Mass Ingestion Applications
The April 2024 release of Mass Ingestion Applications includes the following new features and enhancements:
Audit apply mode for Google BigQuery and Oracle targets with SAP sources
For application ingestion incremental load and combined initial and incremental load jobs with Google BigQuery and Oracle targets, you can configure Audit apply mode, instead of using the Standard apply mode, for tasks to write a row for each DML operation on a source table to the generated target table. You can optionally add columns that contain metadata about the changes to the target table.
This feature is useful when you need an audit trail of changes to perform downstream processing on the data before writing it to the target database or when you need to examine the metadata for the changes. The target tables with the audit information can't have constraints other than indexes.
Ability to select Salesforce source fields for data replication
If you use rules to select Salesforce source objects when defining an application ingestion task, you can individually reselect or clear the fields in each of the selected objects from which to replicate data. Previously, all of the fields were selected and could not be cleared. This feature allows you to replicate only the data you need, thereby reducing the amount of data to be replicated and the replication cost and overhead.
Mass Ingestion Applications provides two new resync options, Resync (refresh) and Resync (retain), that you can use, instead of the existing Resync command, to resychronize the target with the Salesforce source. The options either refresh the target to match the current structure of the source or retain the existing source and table structure that has been used for CDC.
Mass Ingestion Databases
The April 2024 release of Database Ingestion and Replication includes the following new features and enhancements:
Query-based CDC support for database ingestion jobs with Db2 for LUW sources
You can now use the query-based CDC method for database ingestion incremental load and combined initial and incremental load tasks that have Db2 for LUW sources and Snowflake targets. This method captures inserts and updates from the source tables by querying a timestamp column that is updated when a change occurs. When you define an incremental load or combined load task on the Source page in the task wizard, the CDC Method field is automatically set to Query-based. You must enter the query column name and set the column type to Timestamp. The Include LOBs option is not supported.

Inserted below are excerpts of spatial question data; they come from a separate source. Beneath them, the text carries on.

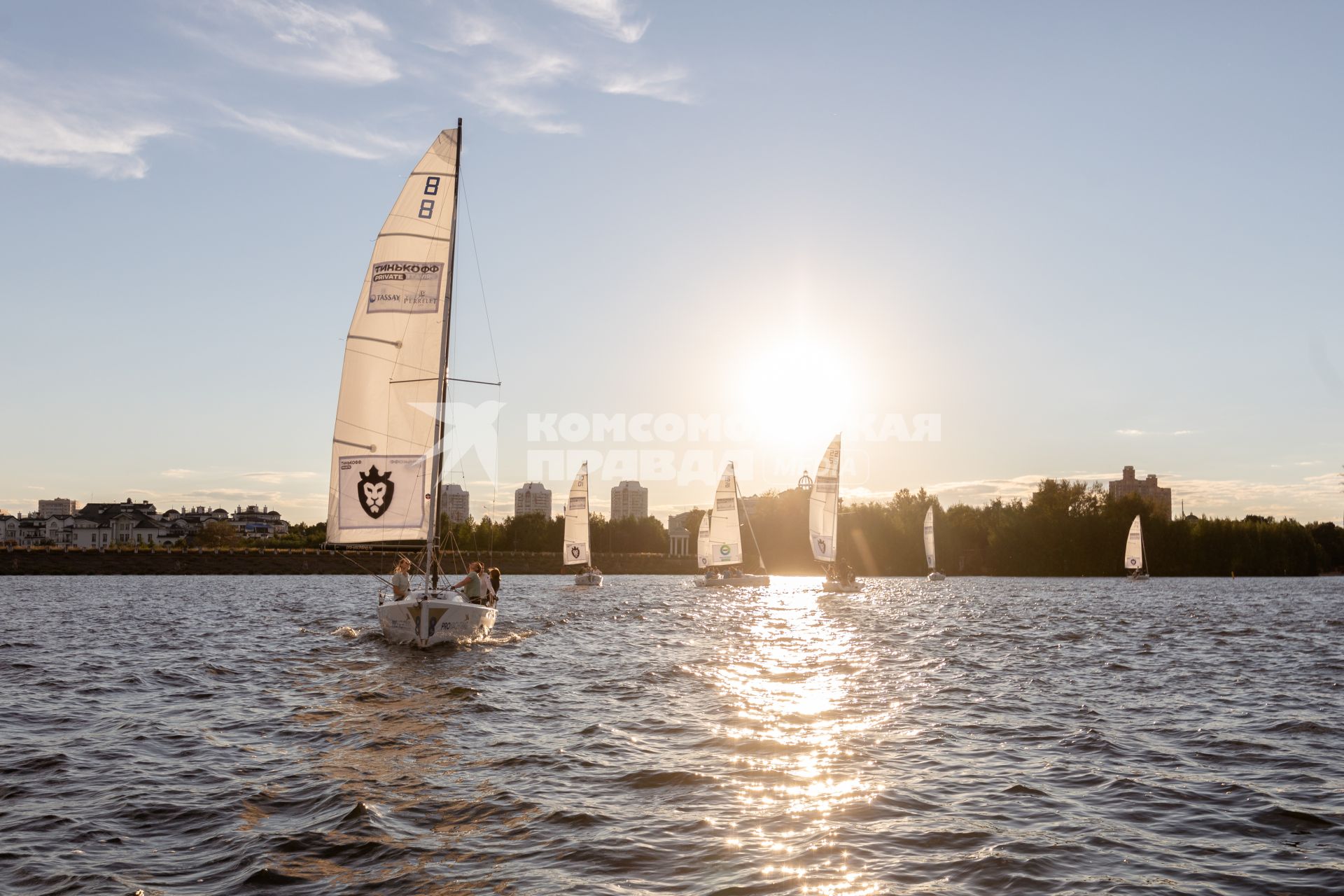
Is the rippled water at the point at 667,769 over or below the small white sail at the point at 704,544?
below

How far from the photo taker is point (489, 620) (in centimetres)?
3203

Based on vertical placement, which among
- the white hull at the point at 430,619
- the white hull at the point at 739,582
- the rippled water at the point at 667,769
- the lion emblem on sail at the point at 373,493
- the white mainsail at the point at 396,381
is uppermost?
the white mainsail at the point at 396,381

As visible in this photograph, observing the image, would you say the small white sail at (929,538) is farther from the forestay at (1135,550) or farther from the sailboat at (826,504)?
the sailboat at (826,504)

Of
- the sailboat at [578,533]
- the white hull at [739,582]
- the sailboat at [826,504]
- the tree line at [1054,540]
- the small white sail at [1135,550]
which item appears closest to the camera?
the sailboat at [826,504]

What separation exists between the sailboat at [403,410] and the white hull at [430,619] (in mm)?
41

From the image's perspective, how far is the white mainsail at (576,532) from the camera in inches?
3172

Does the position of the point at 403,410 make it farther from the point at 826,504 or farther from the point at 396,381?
the point at 826,504

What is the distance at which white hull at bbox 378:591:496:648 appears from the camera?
28.4 m

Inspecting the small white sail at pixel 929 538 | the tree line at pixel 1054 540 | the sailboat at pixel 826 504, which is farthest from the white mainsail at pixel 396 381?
the tree line at pixel 1054 540

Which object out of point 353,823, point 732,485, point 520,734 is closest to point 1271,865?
point 353,823

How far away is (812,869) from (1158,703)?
1373 cm

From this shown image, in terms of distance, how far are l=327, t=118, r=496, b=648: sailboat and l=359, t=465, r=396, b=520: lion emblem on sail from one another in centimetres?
3

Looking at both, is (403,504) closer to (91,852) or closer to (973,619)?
(91,852)

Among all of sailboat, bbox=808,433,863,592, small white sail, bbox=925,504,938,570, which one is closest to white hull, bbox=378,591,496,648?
sailboat, bbox=808,433,863,592
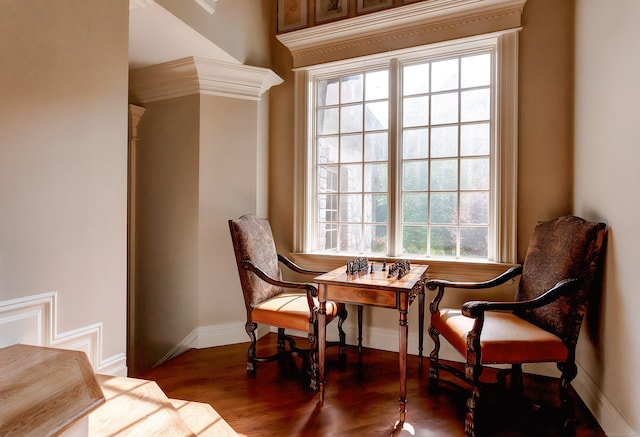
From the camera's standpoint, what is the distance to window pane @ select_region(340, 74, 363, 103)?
3039 millimetres

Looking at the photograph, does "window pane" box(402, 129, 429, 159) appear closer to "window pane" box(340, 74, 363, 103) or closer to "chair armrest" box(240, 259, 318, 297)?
"window pane" box(340, 74, 363, 103)

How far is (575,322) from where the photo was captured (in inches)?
68.7

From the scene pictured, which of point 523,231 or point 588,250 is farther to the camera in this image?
point 523,231

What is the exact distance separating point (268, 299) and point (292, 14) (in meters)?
2.70

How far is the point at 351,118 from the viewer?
3074 mm

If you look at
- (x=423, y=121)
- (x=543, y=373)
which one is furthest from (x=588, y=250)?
(x=423, y=121)

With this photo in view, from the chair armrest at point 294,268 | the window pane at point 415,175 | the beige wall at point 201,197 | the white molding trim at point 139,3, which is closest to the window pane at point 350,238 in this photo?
the chair armrest at point 294,268

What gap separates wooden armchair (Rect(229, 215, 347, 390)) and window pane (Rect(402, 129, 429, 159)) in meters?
1.36

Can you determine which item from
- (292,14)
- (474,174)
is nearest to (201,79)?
(292,14)

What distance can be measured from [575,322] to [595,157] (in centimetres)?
100

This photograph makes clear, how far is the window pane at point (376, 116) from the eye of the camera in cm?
292

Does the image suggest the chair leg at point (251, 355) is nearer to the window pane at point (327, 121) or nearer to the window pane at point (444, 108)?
the window pane at point (327, 121)

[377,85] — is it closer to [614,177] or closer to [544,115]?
[544,115]

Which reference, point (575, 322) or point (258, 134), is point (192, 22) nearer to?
point (258, 134)
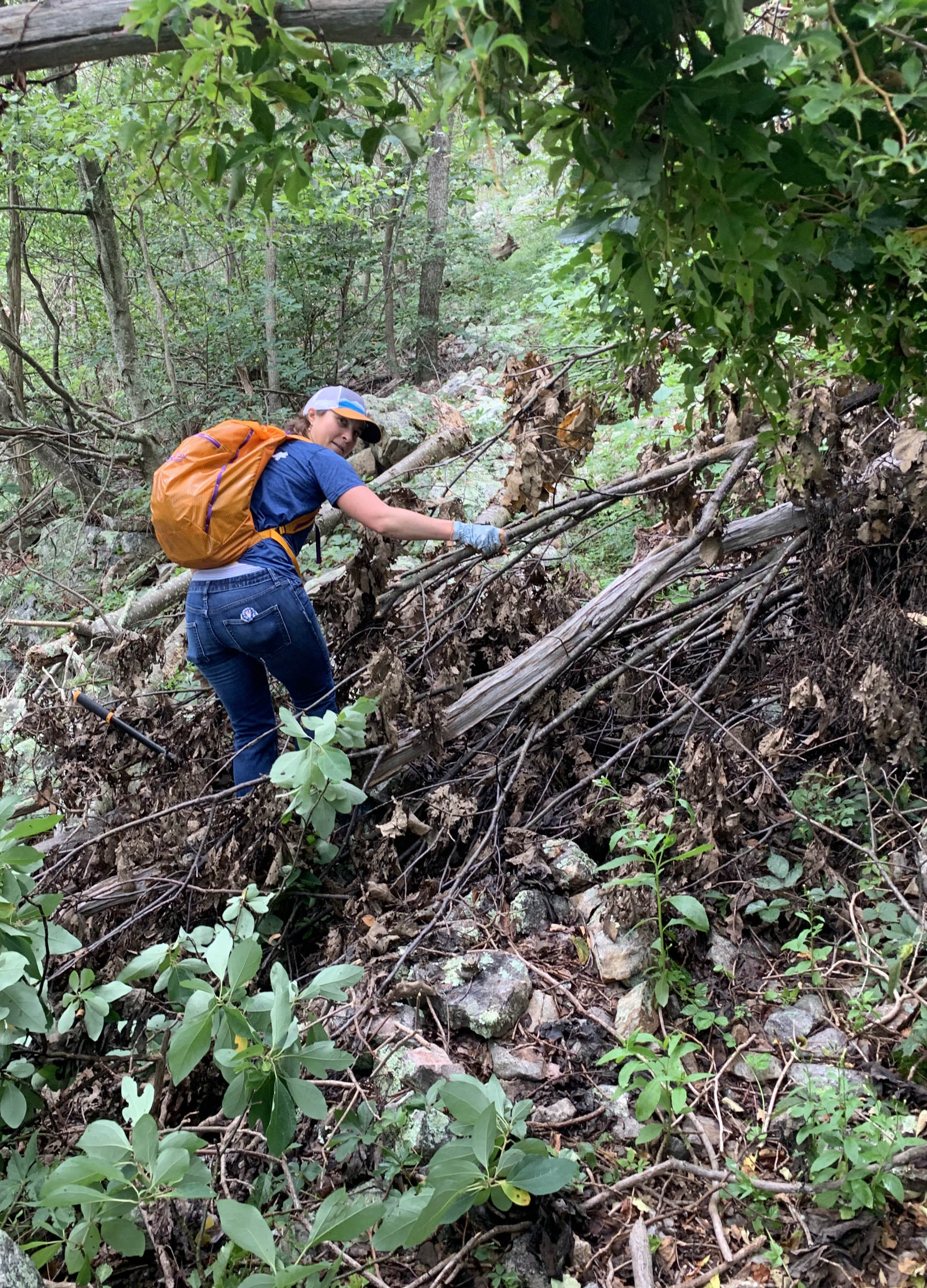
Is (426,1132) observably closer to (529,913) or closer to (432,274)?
(529,913)

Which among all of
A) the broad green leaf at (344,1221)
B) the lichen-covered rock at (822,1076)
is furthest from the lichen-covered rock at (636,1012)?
the broad green leaf at (344,1221)

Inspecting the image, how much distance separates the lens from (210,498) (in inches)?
127

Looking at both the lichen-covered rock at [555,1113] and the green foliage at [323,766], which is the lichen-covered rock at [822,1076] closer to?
the lichen-covered rock at [555,1113]

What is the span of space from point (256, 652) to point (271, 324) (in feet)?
31.5

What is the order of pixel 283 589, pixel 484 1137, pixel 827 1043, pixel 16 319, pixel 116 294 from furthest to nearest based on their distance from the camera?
pixel 16 319 < pixel 116 294 < pixel 283 589 < pixel 827 1043 < pixel 484 1137

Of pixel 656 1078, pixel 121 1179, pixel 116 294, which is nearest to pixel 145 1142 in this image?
pixel 121 1179

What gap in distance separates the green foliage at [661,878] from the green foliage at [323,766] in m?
0.88

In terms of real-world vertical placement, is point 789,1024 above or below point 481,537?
below

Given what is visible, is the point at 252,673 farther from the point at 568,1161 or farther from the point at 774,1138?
the point at 774,1138

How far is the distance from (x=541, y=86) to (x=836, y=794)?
2.62 meters

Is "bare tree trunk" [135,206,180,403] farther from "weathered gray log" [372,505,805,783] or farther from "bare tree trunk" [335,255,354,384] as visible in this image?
"weathered gray log" [372,505,805,783]

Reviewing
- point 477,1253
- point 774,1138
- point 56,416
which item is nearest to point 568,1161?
point 477,1253

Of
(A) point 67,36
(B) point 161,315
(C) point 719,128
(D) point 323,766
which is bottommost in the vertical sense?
(D) point 323,766

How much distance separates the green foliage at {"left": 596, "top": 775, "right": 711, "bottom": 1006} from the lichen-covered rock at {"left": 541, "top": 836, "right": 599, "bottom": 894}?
11.0 inches
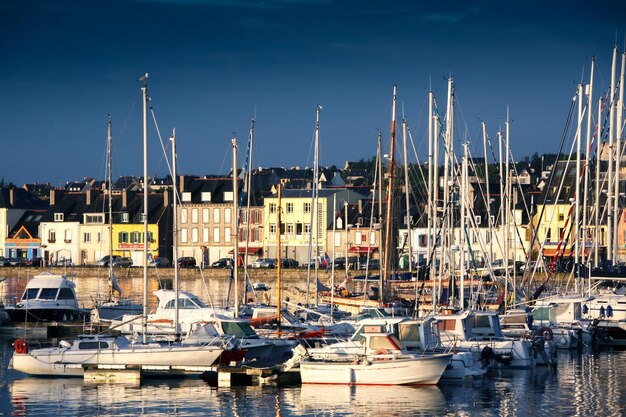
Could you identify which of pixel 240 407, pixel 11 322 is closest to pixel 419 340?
pixel 240 407

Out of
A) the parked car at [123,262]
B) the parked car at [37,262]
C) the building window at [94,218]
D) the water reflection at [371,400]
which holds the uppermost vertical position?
the building window at [94,218]

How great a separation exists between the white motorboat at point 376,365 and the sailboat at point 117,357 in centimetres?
339

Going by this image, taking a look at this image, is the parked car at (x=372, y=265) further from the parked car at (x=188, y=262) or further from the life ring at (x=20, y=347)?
the life ring at (x=20, y=347)

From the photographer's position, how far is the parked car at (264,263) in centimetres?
11150

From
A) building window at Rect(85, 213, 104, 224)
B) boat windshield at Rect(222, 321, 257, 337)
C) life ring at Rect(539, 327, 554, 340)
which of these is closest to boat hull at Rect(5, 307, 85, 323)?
boat windshield at Rect(222, 321, 257, 337)

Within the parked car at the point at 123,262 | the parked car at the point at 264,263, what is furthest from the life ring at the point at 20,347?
the parked car at the point at 123,262

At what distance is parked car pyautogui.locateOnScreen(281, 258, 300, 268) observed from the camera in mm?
109338

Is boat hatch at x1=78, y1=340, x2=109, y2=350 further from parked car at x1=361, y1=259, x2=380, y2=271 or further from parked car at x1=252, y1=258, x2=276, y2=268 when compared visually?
parked car at x1=252, y1=258, x2=276, y2=268

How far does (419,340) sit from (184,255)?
85499 mm

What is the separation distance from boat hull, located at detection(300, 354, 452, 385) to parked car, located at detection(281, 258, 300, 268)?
7090 centimetres

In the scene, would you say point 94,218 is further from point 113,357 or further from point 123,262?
point 113,357

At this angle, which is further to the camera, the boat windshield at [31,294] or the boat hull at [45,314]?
the boat windshield at [31,294]

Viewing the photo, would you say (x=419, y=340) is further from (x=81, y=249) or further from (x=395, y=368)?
(x=81, y=249)

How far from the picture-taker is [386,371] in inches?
1463
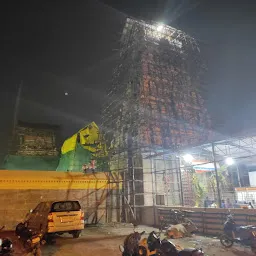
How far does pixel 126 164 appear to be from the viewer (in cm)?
1501

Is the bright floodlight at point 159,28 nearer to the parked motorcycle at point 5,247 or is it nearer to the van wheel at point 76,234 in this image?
the van wheel at point 76,234

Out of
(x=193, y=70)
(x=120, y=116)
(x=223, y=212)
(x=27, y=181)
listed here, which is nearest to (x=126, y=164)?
(x=120, y=116)

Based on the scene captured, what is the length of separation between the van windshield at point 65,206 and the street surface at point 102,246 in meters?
1.22

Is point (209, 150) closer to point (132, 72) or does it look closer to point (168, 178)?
point (168, 178)

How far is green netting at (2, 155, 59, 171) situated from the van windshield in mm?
12705

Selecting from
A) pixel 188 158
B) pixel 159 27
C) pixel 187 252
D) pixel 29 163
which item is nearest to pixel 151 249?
pixel 187 252

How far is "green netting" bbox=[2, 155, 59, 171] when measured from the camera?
20.2 metres

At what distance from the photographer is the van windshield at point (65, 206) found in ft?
29.8

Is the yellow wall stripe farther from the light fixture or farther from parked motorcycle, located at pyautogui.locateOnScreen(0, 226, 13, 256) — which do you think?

Previously, for jobs with Db2 for LUW sources, only the initial load type was supported and the query-based CDC method was not available.
"Add Last Replicated Time" metadata column records the timestamp of the last DML operation applied to a Microsoft Azure Synapse Analytics or SQL Server target table
For application ingestion and database ingestion jobs that have a Microsoft Azure Synapse Analytics or SQL Server target and use any load type, you can add a metadata column to the target tables that records the date and time at which the last DML operation was applied to the target table. To add the column, select the Add Last Replicated Time check box in the Advanced section on the Target page of the task wizard. You can optionally add a prefix to the name of the metadata column to easily identify it and to prevent conflicts with the names of existing columns.
Mass Ingestion Streaming
The April 2024 release of Mass Ingestion Streaming includes the following new feature and enhancement:
Cloud-hosted Bitbucket repositories
You can use the cloud-hosted Atlassian Bitbucket repository for source-controlled Mass Ingestion Streaming assets.